From modern curtain walls to interior glass partitions, there are increasingly more ways to maximize sunlight for building occupants. However, in some instances windows alone are not enough to truly let everyone benefit from natural light. Skylights efficiently and effectively offer natural light throughout sprawling buildings to supplement exterior window façades. And their impact goes beyond daylighting: Skylights can also reduce the reliance on artificial lighting, resulting in lower energy consumption. With the correct application, ensuring thermal performance and heat gain control, skylights offer buildings, new and old, an opportunity to truly provide a coveted amenity.

Academic institutions, which are often owner-occupied, are at the forefront of this pursuit. The newly completed, LEED Gold-certified Tepper Quad at the Tepper School of Business at Carnegie Mellon University, in Pittsburgh, is a prime example of a building designed to maximize light and occupant well-being. Moore Ruble Yudell Architects & Planners purposely designed the Tepper Quad with no corridors as a way to foster innovation and collaboration while emphasizing open space. With 82,000 square feet of exterior glass, 85 percent of the building has access to natural light.

“We have found (and studies confirm) that access to daylight and connection to views is the most important spatial quality for people in their built environments,” said Jeanne Chen, FAIA, principal at Moore Ruble Yudell Architects & Planners. “We purposefully designed the Tepper Quad project as a dynamic horizontal framework wrapped around a central HUB/Atrium that brings daylight deep into the building to increase creativity, dialogue, and interaction,”

Proper application of the skylight in the school’s atrium was critical to installation success and to ensuring optimal thermal performance of the building.

Within that, “A prime consideration for us was interfacing the skylight with the vertical curtain walls,” said Bruce Jamison, senior project manager specializing in skylights at Oldcastle BuildingEnvelope. “The steel truss in the vertical wall was pre-loaded prior to installation of the skylight framing, so the project design team had to determine how much the steel would rebound and account for its effect on the skylight system.
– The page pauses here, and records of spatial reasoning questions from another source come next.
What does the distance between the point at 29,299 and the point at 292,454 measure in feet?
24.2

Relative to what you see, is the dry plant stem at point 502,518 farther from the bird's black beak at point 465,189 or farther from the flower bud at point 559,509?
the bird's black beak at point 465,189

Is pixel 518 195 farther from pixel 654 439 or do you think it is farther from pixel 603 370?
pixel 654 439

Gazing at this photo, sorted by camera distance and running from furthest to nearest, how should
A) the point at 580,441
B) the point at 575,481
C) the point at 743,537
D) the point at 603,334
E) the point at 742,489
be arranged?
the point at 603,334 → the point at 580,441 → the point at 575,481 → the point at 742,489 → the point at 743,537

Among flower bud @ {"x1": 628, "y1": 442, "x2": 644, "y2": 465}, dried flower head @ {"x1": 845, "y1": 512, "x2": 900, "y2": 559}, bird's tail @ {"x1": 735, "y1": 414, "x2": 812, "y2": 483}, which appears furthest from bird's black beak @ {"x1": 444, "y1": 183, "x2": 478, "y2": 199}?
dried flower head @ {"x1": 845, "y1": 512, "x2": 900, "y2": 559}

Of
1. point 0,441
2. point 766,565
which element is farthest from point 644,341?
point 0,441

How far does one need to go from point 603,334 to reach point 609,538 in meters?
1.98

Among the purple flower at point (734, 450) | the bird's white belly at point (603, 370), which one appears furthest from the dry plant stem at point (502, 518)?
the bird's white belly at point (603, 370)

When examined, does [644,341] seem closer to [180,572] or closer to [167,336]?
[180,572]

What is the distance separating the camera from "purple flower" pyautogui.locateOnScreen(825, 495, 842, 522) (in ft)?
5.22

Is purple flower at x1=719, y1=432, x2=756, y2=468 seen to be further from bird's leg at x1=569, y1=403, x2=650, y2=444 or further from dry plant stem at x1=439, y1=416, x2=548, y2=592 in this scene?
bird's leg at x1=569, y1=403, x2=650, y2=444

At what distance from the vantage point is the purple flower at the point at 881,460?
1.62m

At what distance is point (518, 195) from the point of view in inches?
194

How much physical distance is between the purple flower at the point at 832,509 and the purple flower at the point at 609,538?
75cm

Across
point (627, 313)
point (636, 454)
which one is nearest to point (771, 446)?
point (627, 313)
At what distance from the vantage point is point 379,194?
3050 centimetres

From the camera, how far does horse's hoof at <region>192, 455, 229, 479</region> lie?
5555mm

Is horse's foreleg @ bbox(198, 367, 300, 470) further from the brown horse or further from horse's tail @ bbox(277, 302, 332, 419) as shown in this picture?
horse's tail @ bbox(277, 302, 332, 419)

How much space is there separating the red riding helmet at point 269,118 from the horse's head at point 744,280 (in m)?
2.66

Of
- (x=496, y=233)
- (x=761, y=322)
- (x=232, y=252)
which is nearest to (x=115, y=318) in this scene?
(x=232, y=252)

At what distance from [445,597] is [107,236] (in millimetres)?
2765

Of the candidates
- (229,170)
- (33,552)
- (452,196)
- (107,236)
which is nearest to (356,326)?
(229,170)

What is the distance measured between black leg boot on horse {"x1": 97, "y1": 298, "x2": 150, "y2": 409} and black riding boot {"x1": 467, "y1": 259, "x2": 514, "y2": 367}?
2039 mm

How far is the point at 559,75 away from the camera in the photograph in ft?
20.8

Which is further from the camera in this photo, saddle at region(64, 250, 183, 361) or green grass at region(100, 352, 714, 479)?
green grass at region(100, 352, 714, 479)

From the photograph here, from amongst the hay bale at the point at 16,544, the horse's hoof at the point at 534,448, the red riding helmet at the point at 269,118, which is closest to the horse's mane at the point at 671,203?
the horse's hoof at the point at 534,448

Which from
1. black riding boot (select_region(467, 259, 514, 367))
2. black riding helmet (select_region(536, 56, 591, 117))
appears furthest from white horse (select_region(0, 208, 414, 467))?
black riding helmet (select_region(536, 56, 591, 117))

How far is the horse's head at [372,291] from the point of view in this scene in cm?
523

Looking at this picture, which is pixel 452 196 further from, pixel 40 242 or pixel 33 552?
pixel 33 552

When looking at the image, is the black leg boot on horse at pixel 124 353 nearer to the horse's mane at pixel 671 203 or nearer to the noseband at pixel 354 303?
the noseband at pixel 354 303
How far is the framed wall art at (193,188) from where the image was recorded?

Through proper planning, we were able to account for minimal movement once the steel was released.”

In any application, a well-insulated skylight is vital for performance and occupant comfort. “At the Tepper Quad, insulating laminated glass with argon was used in the skylight to enhance insulation, coupled with silk-screened glass containing white frit, a ceramic coating made of small dots covering 60% of the skylight surface, to counteract glare and reduce direct sunlight,” added Jamison. This application yielded a solar heat gain coefficient of only 0.21, reducing heat transfer to provide occupants the benefits of daylighting without the discomfort, and added maintenance expense, of managing heat gain.

“All the glass daylights much of the building. That does not just reduce the need for electricity and lights, it makes for a happy place to live,” noted Bryan Routledge, associate professor of finance at the Tepper School, who co-chaired the Tepper Quad building working group.

As buildings continue to transform from mere shelters to experiential spaces for occupants, creative design will become more and more critical in offering areas that enhance not only their performance but also our well-being.